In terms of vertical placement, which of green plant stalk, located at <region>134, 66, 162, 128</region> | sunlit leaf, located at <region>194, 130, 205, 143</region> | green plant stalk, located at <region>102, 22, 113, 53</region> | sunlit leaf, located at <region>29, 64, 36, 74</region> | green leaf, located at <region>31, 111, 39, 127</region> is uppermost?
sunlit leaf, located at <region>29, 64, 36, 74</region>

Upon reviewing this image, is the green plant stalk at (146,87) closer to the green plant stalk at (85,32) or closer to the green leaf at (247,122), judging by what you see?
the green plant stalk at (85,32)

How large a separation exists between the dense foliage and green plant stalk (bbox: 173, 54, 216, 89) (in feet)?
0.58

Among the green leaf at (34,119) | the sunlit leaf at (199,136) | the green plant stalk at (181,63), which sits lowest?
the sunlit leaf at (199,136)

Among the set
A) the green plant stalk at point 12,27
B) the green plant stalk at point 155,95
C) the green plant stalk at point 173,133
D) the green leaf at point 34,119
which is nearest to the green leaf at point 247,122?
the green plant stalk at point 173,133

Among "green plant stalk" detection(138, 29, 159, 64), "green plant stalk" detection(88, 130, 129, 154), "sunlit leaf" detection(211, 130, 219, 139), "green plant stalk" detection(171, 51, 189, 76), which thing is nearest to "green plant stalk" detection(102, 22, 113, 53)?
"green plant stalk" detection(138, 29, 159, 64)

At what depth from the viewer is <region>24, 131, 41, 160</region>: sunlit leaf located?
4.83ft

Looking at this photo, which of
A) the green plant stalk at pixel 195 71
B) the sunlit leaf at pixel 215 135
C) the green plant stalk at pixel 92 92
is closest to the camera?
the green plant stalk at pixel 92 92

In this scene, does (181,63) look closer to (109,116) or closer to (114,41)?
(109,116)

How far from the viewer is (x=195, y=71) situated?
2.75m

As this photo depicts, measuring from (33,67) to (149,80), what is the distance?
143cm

────────────────────────────────────────

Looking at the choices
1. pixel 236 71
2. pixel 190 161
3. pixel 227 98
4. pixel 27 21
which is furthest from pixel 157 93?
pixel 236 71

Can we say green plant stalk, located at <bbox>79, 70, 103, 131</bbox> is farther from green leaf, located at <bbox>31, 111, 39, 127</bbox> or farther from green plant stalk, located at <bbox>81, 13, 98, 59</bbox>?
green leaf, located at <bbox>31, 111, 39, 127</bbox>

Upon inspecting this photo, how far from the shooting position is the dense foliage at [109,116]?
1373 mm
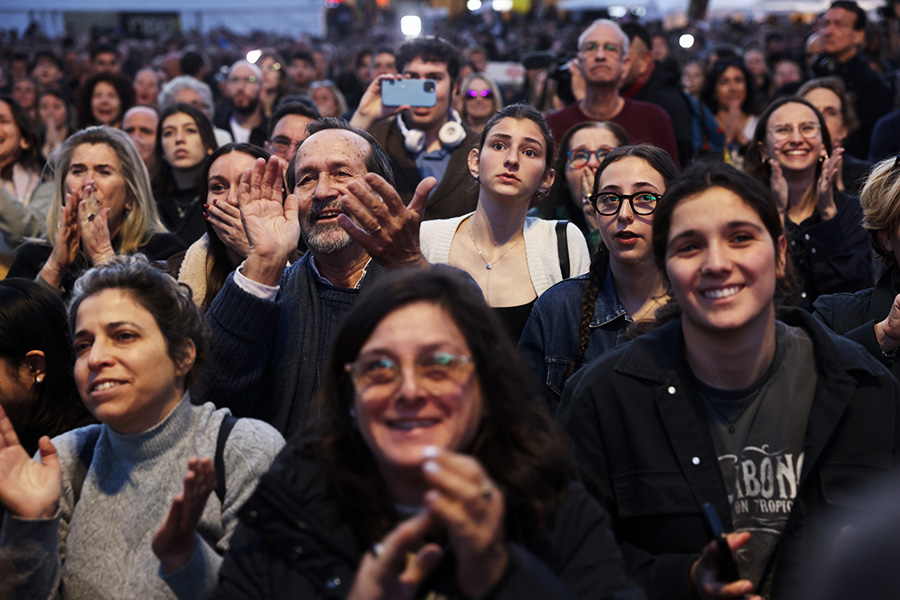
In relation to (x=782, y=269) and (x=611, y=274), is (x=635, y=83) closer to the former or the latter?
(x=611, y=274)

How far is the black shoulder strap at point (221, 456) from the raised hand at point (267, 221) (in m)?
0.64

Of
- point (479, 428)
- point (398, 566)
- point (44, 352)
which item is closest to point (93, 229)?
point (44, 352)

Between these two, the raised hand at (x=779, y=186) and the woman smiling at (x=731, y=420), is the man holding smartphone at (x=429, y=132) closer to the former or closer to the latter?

────────────────────────────────────────

Place the lines from the one containing "How far is the" to the one containing "Between these two, the", both included, into a JSON list of strings with one string per line. Leave out any blank lines.

■ **Solution to this exercise**
[
  "How far is the black shoulder strap at point (221, 456) from the raised hand at point (267, 221) (in m)?",
  "0.64",
  "Of",
  "- point (479, 428)",
  "- point (398, 566)",
  "- point (44, 352)",
  "which item is closest to point (93, 229)?",
  "point (44, 352)",
  "Between these two, the raised hand at (x=779, y=186) and the woman smiling at (x=731, y=420), is the man holding smartphone at (x=429, y=132) closer to the former or closer to the latter?"
]